There is a simple solution: we only need to check whether we can reach the desired sum in steps of two (i.e....
@mustafa1993 Sure, I added an explanation. It's the count of single increment operations to get a 'max array', which must be even for the transformation to be possible.
[4, 2, 2, 6] -> [5, 3, 2, 6] -> [6, 3, 3, 6] -> [6, 4, 4, 6] -> ... -> [6, 6, 6, 6] is the transformation. It's of course possible there's an off by one error in the code, but that example doesn't show it @גלעדברקן
@גלעדברקן Sure, give me a little while to add a fuller proof. Full disclosure, I actually solved a basically equal problem in a Leetcoding programming contest recently. I can try to rephrase the argument for why it works, but there's dozens of explanations for this problem already so my contribution won't be all that unique.
@גלעדברקן I'm not sure why your comments got deleted, but I've added an almost complete proof.
@Breakingnotsobad You're absolutely right, thank you so much for doing those tests. This is rather embarrassing; I was so focused on proving the correctness of the strategy that I missed a large mistake on the last line of the code. Even one of the examples and output I showed, (1, 6, 6, 9), shows that the code is wrong. I've reread the proof and explanation and everything there is correct; properly implementing the condition 'Max_B <= Sum_B - Max_B' would mean the last line should be 2 * (largest - smallest) <= total_needed.
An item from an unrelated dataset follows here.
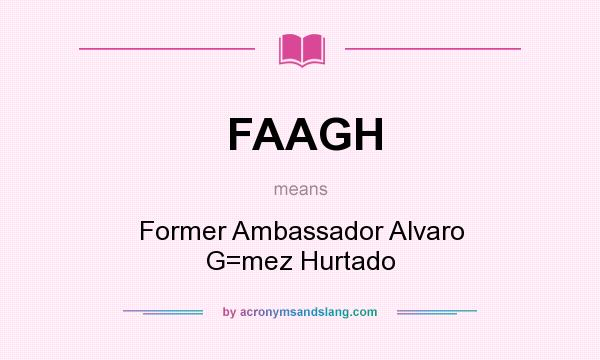 What does FAAGH mean? It stands for Former Ambassador Alvaro G=mez Hurtado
@גלעדברקן You're completely correct, and that should be the final line to match the explanation; I didn't test the code properly since I knew the strategy worked and had solved this recently. I'm fairly new to Stackoverflow so I'm not entirely sure what to do; I'm planning to edit the code to be correct (the proof is fine, and I'm currently writing tests for the new code), mention the change, and credit Breakingnotsobad, but I don't know if it's more appropriate to delete and re-post the answer or make it a community wiki.
@Breakingnotsobad Running those two examples, I'm getting False and True respectively on the updated code and several verifying functions, and can replicate those results by hand: [4, 6, 8] cannot become [8,8,8], and [1,4,7,10] can become [10,10,10,10]. Are you saying the last line should be == instead of <=, or that the strategy has another flaw?
@Breakingnotsobad Besides the previous error in the last line of the code (which was substantial, since both a variable name and an inequality sign were flipped), I'm not aware of any errors in the post's logic or explanation, as this problem and solution are basically equivalent to the linked contest question. If there's any errors in the current post (possibly relating to your comment about 'have a < or >') or any logic errors besides that line, please let me know; however I have since written fairly substantial tests before I made the edit earlier today to make sure there were no typos.
@Breakingnotsobad Those examples should all be True, no? E.g. you could do [5,5,5,7] -> [5,6,6,7] -> [6,7,6,7] -> [7,7,7,7], and similarly for the other two. The single edit made to the code for this post, ever, was the one 5 hours ago of return 2 * (total_needed - smallest) >= total_needed to return 2 * (largest - smallest) <= total_needed which did fix your first example and my included example of [1, 6, 6, 9] (and also made the code match the explanation's equation). I'm happy to discuss this with you further, and I sincerely don't want to appear to be dishonestly editing the post.